Seoul - Crude extended gains from the highest close in two weeks as speculation mounted over potential output disruptions in a region that’s home to Iraq’s oldest producing oil fields.
Futures in London rose as much as 1.3% after gaining 2.8% last week. Iraqi soldiers moved late Sunday to take over fields in the northern city of Kirkuk from Kurdish forces.
That’s amid an intensifying conflict after the semi-autonomous Kurdistan Regional Government, or KRG, held a referendum on independence from Iraq on September 25. The Organisation of Petroleum Exporting Countries (Opec) sees crude demand growing at a "healthy pace" over the next five years.
Brent oil has risen in six of the past seven weeks on signs output curbs by Opec and its allies are draining a glut. While exports of about 600 000 barrels a day from Kirkuk’s oil fields and deposits inside the adjacent Kurdish region were said to continue on Sunday, Eurasia Group estimates Iraq taking control could cut shipments by 450 000 barrels daily until the government repairs a pipeline to Turkey or reaches a revenue-sharing deal with the Kurds.
"Tensions are definitely escalating in Iraq at the moment, and it will be a supporting factor for oil prices for the time being," said Kim Kwangrae, a Seoul-based commodities analyst at Samsung Futures.
"It’s a complex issue as it involves Kirkuk oil fields that produce about 550 000 barrels a day as well as the neighbouring countries such as Turkey, which is threatening to cut off the pipeline."
Brent for December settlement climbed as much as 73 cents to $57.90 a barrel on the London-based ICE Futures Europe exchange, and traded at $57.78 at 12:52pm in Singapore. Prices added 1.6% to $57.17 on Friday.
The global benchmark crude traded at a premium of $5.66 to December West Texas Intermediate.
WTI for November delivery rose as much as 54 cents to $51.99 a barrel on the New York Mercantile Exchange. The grade advanced 1.7% to $51.45 on Friday. Total volume traded was about 14% above the 100-day average.
Iraq is the second-largest producer in Opec, pumping most of its 4.47 million barrels a day from fields in the south and shipping it from the Persian Gulf port of Basrah.
The Kurdish region, meanwhile, relies on a pipeline to the port of Ceyhan in neighbouring Turkey to get most of its crude to market.
The conduit also transports some 100 000 barrels a day of oil from federal-run fields in Kirkuk.

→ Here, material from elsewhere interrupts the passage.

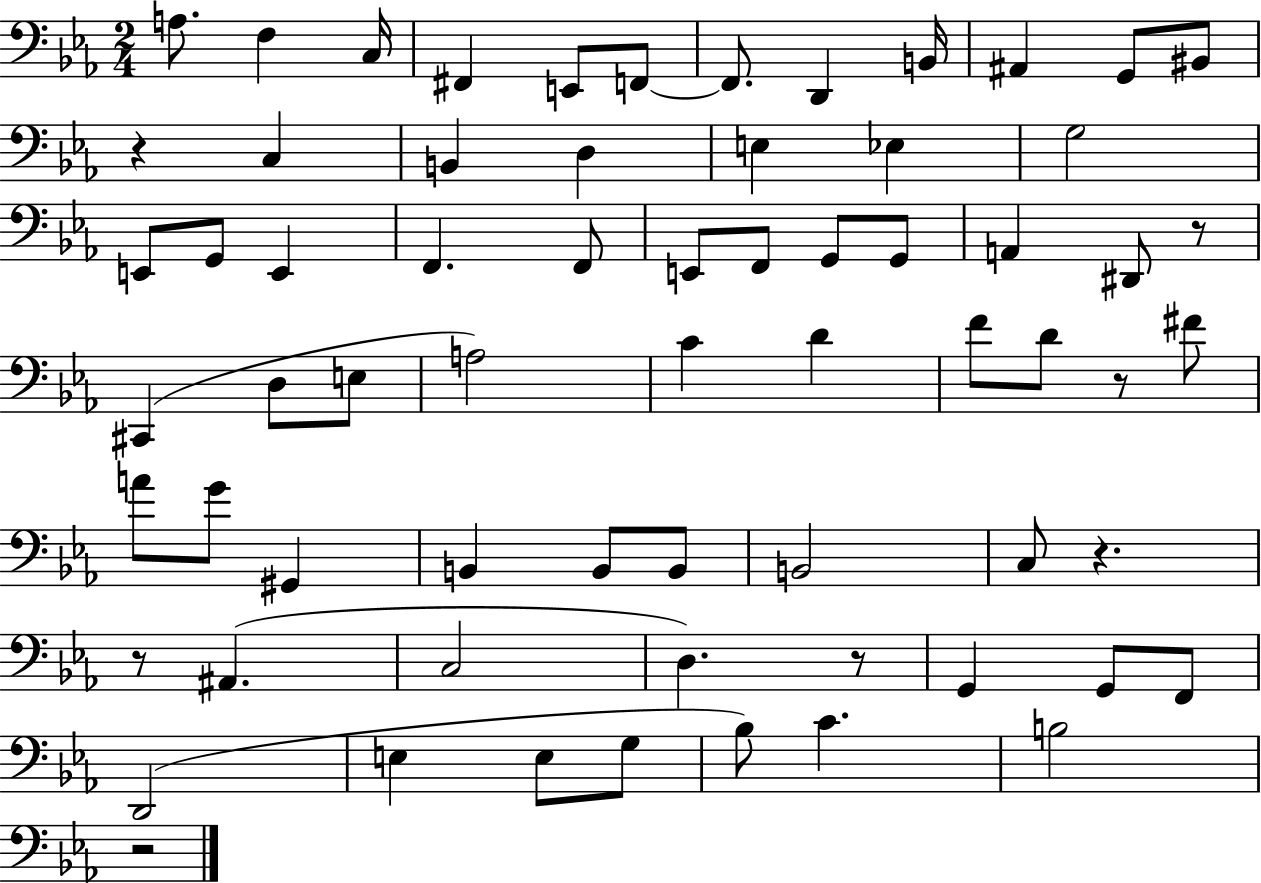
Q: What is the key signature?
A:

The shipments from Kirkuk combine crude pumped by Iraq’s state-owned North Oil and by the KRG, and both flows are normal, Kirkuk Governor Najmaddin Kareem said on Sunday.
The Kurdistan Security Council confirmed in a Twitter message late Sunday that Iraqi forces and Shiite militias have advanced from southern Kirkuk, intending to take over a military base near the oil fields.
Other oil-market news:
Crude demand will climb an average 1.2 million barrels a day through 2022 and slow to 300 000 barrels a day in 2035 to 2040, Opec Secretary General Mohammad Barkindo said Sunday in Kuwait.
Cautious money managers cut bets on rising WTI crude in the week ended Tuesday, US Commodity Futures Trading Commission data showed.